Question

How do use disperions estimated from my within group estimates to calculate differential expression between groups?

0

Entering edit mode

rna seq ▴ 90

@rna-seq-4145

Last seen 7.7 years ago

Hello,

I have 8 samples. 4 control and 4 treated. I can obtain a within sample dispersion estimate if I make a dds object using only the control samples.

condition <- factor(c(rep("Control1", 2), rep("Control2", 2)))

And obtain dispersion estimate from this WITHIN group comparison.
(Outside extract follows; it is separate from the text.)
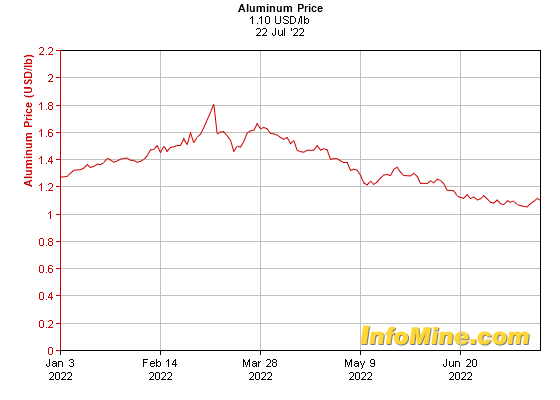 6 Month Aluminum Prices - Aluminum Price Chart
I would like to use the dispersion estimates obtained from this WITHIN group comparison and apply it to the BETWEEN group comparison

condition <- factor(c(rep("Control", 4), rep("Treatment", 4)))

in order to perform differential expression analysis on the BETWEEN group comparison using the WITHIN group dispersion estimate.

Can someone tell me how to accomplish this.

TIA.

Deseq2 estimatedispersions • 1.6k views

ADD COMMENT • link 7.8 years ago • updated 7.7 years ago rna seq ▴ 90

score 0 · Answer 1 · 2016-07-21

0

Entering edit mode

Michael Love 41k

@mikelove

Last seen 55 minutes ago

United States

Can you explain why you want to do this, rather than using the standard dispersion estimates of DESeq2 which takes into account all of the samples and their expected counts given the design? You may end up with some spurious results if you ignore the variability of the treated samples.

ADD COMMENT • link 7.8 years ago Michael Love 41k

score 0 · Answer 2 · 2016-07-26

0

Entering edit mode

rna seq ▴ 90

@rna-seq-4145

Last seen 7.7 years ago

Hi Michael,

The majority of my genes are differentially expressed between conditions.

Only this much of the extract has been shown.